• Written request: Omit the images. Copy each entry word for word.

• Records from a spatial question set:
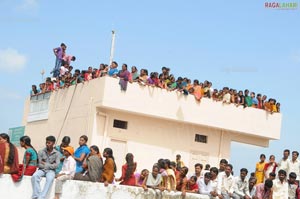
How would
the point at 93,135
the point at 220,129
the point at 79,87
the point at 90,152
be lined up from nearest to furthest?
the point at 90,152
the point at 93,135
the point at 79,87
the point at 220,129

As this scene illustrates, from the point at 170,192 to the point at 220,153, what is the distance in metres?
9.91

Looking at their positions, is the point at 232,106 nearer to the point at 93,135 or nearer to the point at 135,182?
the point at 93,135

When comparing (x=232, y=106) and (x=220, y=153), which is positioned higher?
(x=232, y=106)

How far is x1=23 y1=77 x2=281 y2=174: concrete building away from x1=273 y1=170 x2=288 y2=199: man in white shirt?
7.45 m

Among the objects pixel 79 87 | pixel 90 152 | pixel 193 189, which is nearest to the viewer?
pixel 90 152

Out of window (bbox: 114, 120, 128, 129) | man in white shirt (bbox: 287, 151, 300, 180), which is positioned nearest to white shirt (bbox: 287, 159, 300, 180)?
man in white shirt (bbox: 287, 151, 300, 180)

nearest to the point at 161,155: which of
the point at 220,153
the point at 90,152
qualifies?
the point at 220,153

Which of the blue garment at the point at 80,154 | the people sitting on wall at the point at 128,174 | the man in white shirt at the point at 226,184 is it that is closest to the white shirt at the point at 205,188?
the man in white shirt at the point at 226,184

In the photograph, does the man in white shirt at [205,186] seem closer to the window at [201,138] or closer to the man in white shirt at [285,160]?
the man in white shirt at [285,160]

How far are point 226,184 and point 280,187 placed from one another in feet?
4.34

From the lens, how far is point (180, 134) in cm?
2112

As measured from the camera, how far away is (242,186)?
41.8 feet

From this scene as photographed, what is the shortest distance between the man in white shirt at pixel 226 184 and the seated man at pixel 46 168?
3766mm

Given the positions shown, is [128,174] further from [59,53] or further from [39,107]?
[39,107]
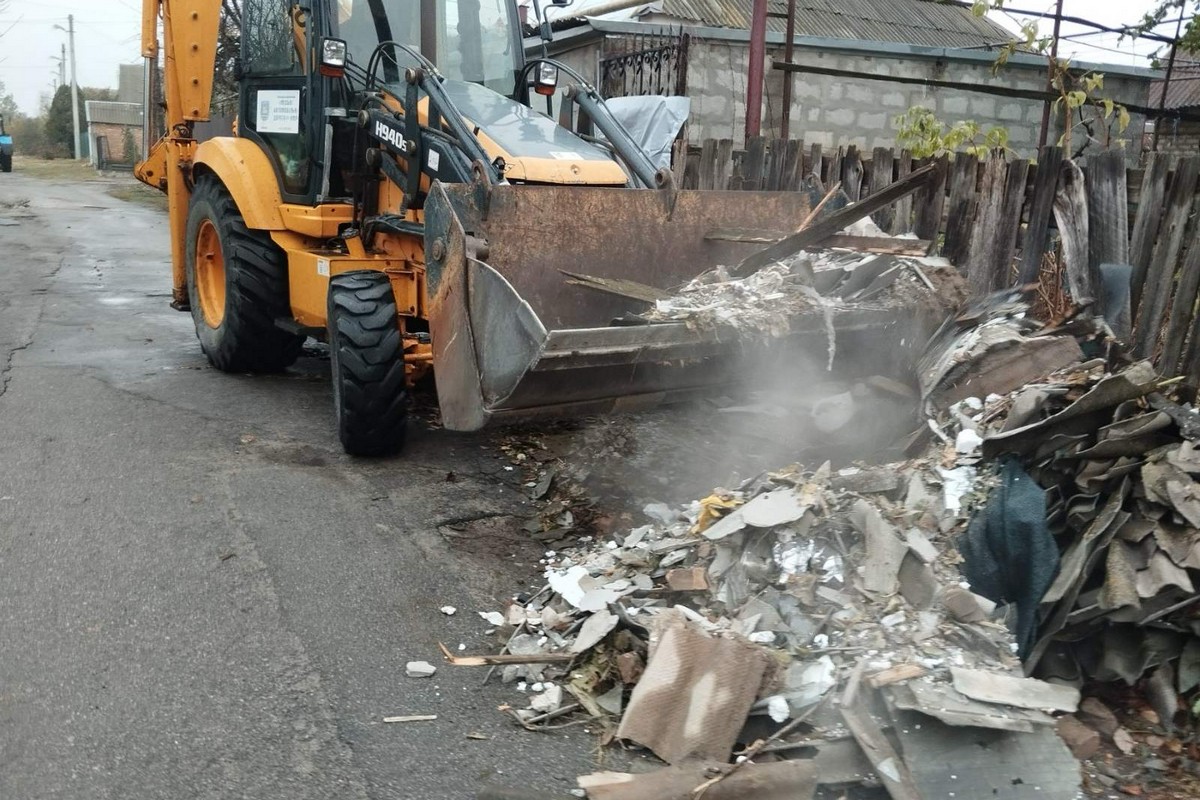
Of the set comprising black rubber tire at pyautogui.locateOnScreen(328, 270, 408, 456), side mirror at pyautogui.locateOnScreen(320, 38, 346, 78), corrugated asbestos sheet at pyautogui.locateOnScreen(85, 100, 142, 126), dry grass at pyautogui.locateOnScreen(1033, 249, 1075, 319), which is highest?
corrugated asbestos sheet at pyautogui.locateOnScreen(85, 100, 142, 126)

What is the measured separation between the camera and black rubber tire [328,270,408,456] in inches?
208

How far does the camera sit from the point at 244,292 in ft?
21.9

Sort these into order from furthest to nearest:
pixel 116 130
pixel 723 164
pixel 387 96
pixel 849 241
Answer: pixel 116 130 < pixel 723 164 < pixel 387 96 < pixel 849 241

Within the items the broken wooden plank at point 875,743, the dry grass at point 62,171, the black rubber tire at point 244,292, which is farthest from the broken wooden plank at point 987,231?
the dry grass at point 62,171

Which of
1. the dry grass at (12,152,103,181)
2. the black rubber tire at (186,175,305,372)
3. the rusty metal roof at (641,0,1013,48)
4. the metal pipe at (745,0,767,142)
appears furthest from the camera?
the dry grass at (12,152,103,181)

• Output below:
How would
the point at 93,135
the point at 220,129
the point at 79,87
the point at 90,152
be lined up from nearest to furthest?
the point at 90,152
the point at 93,135
the point at 79,87
the point at 220,129

As this scene illustrates, from the point at 170,192 to the point at 220,153, what is the distance in metres?
9.91

Looking at their positions, is the point at 232,106 nearer to the point at 93,135 or nearer to the point at 135,182?
the point at 93,135

When comparing (x=232, y=106) and (x=220, y=153), which is positioned higher?
(x=232, y=106)

How far is x1=23 y1=77 x2=281 y2=174: concrete building away from x1=273 y1=170 x2=288 y2=199: man in white shirt?
7.45 m

Among the objects pixel 79 87 | pixel 90 152 | pixel 193 189, which is nearest to the viewer?
pixel 90 152

Out of window (bbox: 114, 120, 128, 129) | man in white shirt (bbox: 287, 151, 300, 180), which is positioned nearest to white shirt (bbox: 287, 159, 300, 180)?
man in white shirt (bbox: 287, 151, 300, 180)

nearest to the point at 161,155: which of
the point at 220,153
the point at 90,152
qualifies?
the point at 220,153

Which of the blue garment at the point at 80,154 | the people sitting on wall at the point at 128,174 | the man in white shirt at the point at 226,184 is it that is closest to the white shirt at the point at 205,188?
the man in white shirt at the point at 226,184

In the photograph, does the man in white shirt at [205,186] seem closer to the window at [201,138] or closer to the man in white shirt at [285,160]?
the man in white shirt at [285,160]

How far are point 226,184 and point 280,187 placed from one another in feet?
4.34

From the lens, how far is point (180, 134) in cm?
2112

As measured from the camera, how far away is (242,186)?
41.8 feet

From this scene as photographed, what is the shortest distance between the man in white shirt at pixel 226 184 and the seated man at pixel 46 168?
3766mm

Given the positions shown, is [128,174] further from [59,53] or further from [39,107]?
[39,107]
Of the set comprising black rubber tire at pyautogui.locateOnScreen(328, 270, 408, 456), side mirror at pyautogui.locateOnScreen(320, 38, 346, 78), corrugated asbestos sheet at pyautogui.locateOnScreen(85, 100, 142, 126), dry grass at pyautogui.locateOnScreen(1033, 249, 1075, 319), which is highest?
corrugated asbestos sheet at pyautogui.locateOnScreen(85, 100, 142, 126)

What is the measured separation between the camera and black rubber tire [328,270,408,456] in inches?
208

How far does the camera sit from the point at 244,292 in ft?
21.9

Sort these into order from furthest to nearest:
pixel 116 130
pixel 723 164
pixel 387 96
pixel 849 241
Answer: pixel 116 130 < pixel 723 164 < pixel 387 96 < pixel 849 241

Within the items the broken wooden plank at point 875,743, the dry grass at point 62,171, the black rubber tire at point 244,292, which is farthest from the broken wooden plank at point 987,231?
the dry grass at point 62,171

Which of
1. the dry grass at (12,152,103,181)
2. the black rubber tire at (186,175,305,372)
3. the rusty metal roof at (641,0,1013,48)
4. the metal pipe at (745,0,767,142)
appears furthest from the camera?
the dry grass at (12,152,103,181)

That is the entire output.